Task statement: Proceed with the forum thread below about selling a mini donkey, picking up right after its last line.

# Bye bye :(



## XOfuzzmiloOX (Apr 10, 2008)

so i just thought i'd let you guys know that i have to sell my mini donkey that i have had for almost four years




i love this guy to death, but i just dont seem to be able to find time to spend with him like i use to. also getting ready to go to college and i dont want to leave him with my parents... but i think i found a good home its just still really hard


----------



## MeadowRidge Farm (Apr 10, 2008)

Ohhhh, it is always so hard to let go. 4 years is a long time to grow attached. I feel so bad for you, but you have to do what you feel is right. I am sure you will always remember all the good times you had together. A donkeys "friendship" is like no others. I hope you have found the perfect home for him, and his new owners will love him the way you did. (((huggsss))) to both of you. Corinne


----------



## minie812 (Apr 10, 2008)

Sometimes...life changes and we have to do what is right for our furry friends & it is never easy that is for sure, but being you recongnized that you don't have the time and he needs that shows just how great a person you truely are and how much you care for him...GOOD LUCK with his new home!


----------



## XOfuzzmiloOX (Apr 11, 2008)

Collected data:
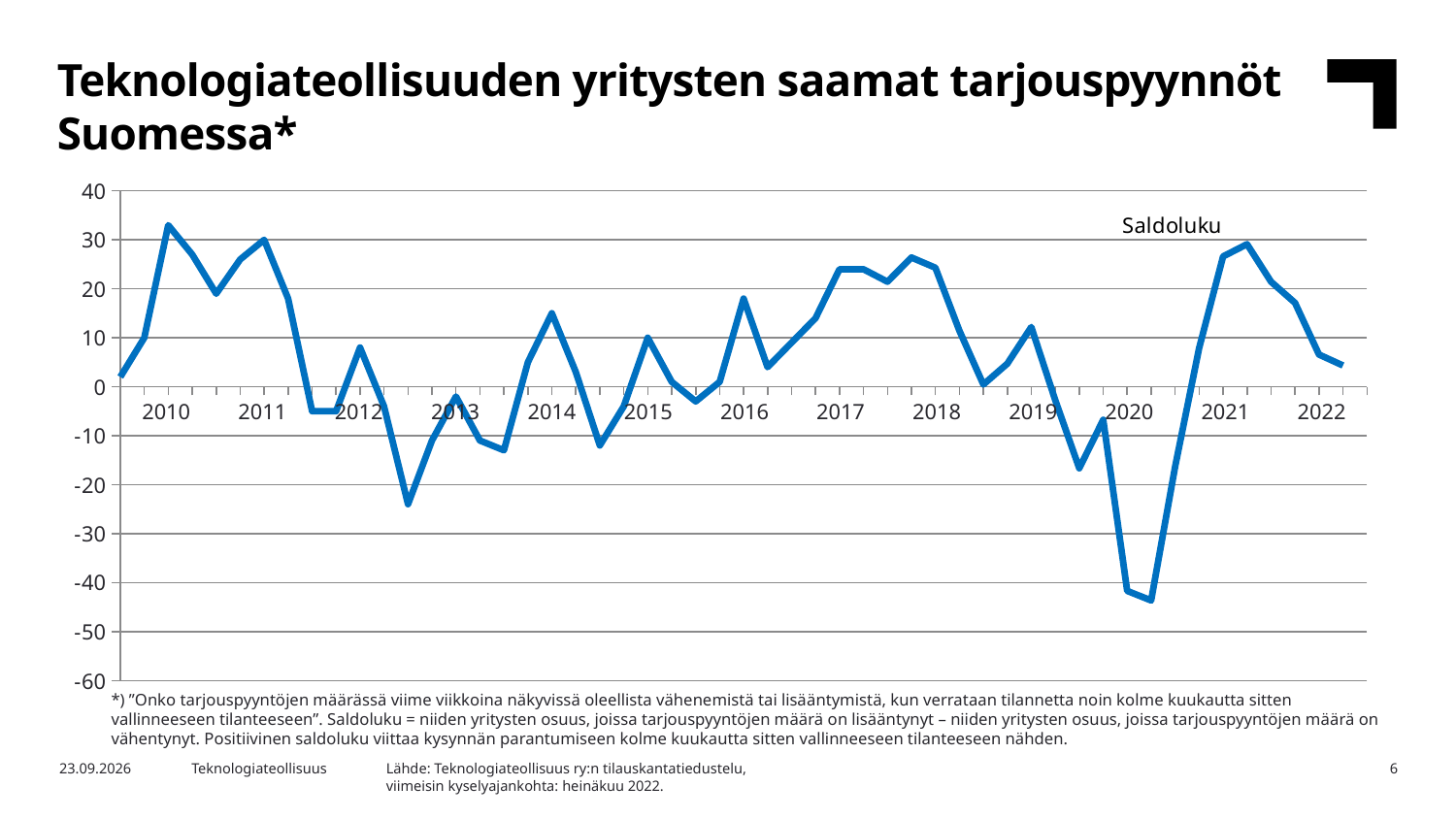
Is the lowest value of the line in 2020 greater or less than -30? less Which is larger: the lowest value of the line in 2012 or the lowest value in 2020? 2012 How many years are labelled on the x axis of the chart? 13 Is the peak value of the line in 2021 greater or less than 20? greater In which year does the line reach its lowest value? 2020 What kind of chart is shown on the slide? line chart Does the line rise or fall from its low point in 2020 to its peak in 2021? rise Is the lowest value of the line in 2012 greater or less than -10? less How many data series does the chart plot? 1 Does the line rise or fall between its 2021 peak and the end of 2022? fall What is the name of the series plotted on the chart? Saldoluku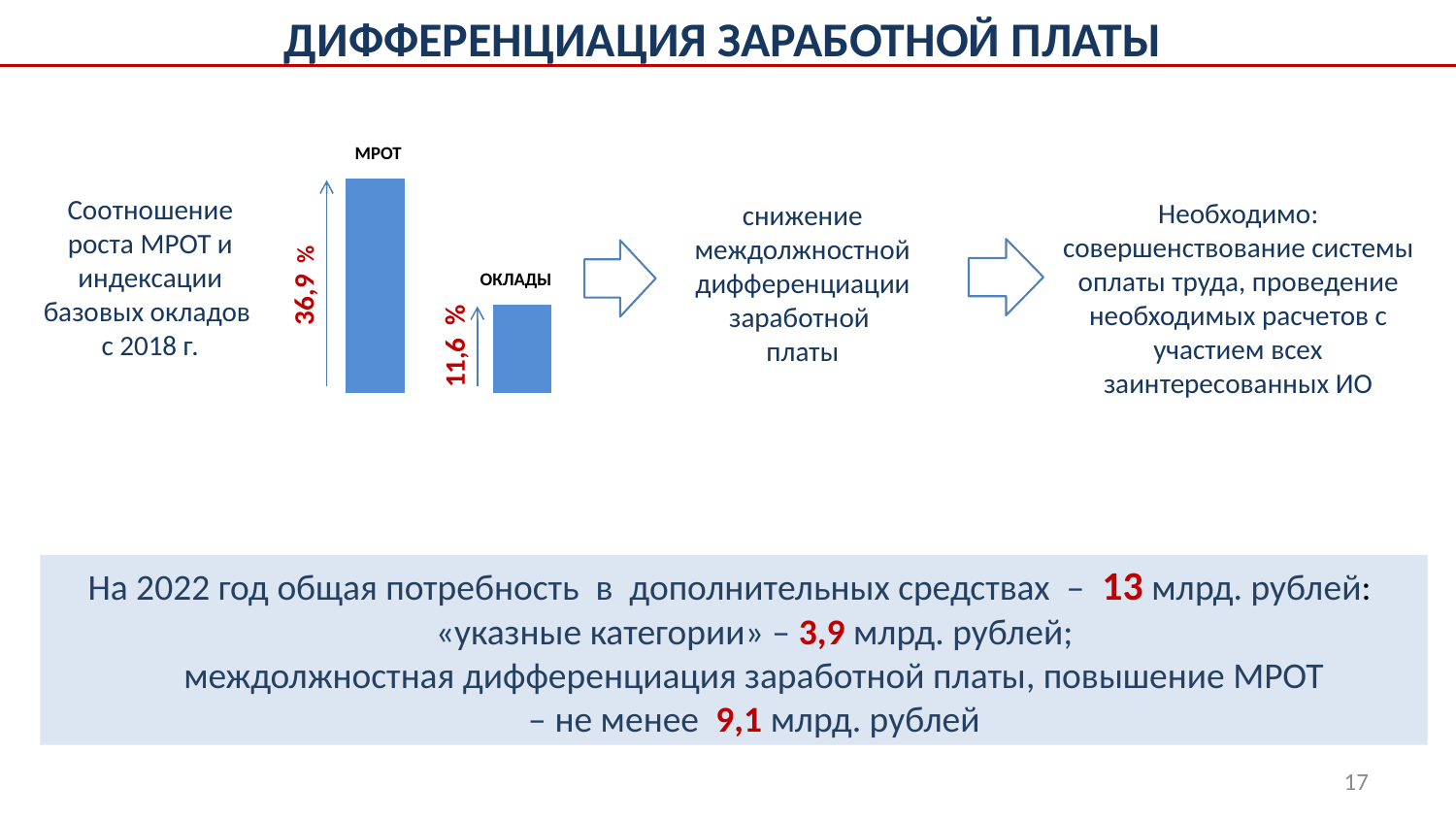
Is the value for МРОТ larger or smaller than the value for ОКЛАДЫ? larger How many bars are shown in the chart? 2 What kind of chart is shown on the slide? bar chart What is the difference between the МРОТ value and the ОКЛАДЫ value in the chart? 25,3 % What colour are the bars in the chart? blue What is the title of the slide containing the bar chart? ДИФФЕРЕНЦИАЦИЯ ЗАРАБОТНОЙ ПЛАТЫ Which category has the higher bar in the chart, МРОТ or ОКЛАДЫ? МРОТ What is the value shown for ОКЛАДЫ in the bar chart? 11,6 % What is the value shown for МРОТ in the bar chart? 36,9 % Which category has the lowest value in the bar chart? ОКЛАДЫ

Answer space:
thanks guys. yeah i know i am doing the right thing, it just seems that the right thing is the hardest. i just want him to be happy and with other donkeys. i have to put his feelings and health before mine.


----------



## tnovak (Apr 16, 2008)

Very admirable!!!!! Will he be close enough that you can go and visit him occassionally? Maybe buy him back when life straightens out some for you? You certainly deserve a big pat on the back for being so responsible-

"i have to put his feelings and health before mine"


----------



## XOfuzzmiloOX (Apr 17, 2008)

thanks guys. yeah the lady i work with has a horse and is a large animal vet. and he will be like 5 minutes away. so i think it will work out and i can go and see him anytime i want!!


----------



## zoey829 (May 1, 2008)

Oh it is sad. But you are putting his needs first and that is important.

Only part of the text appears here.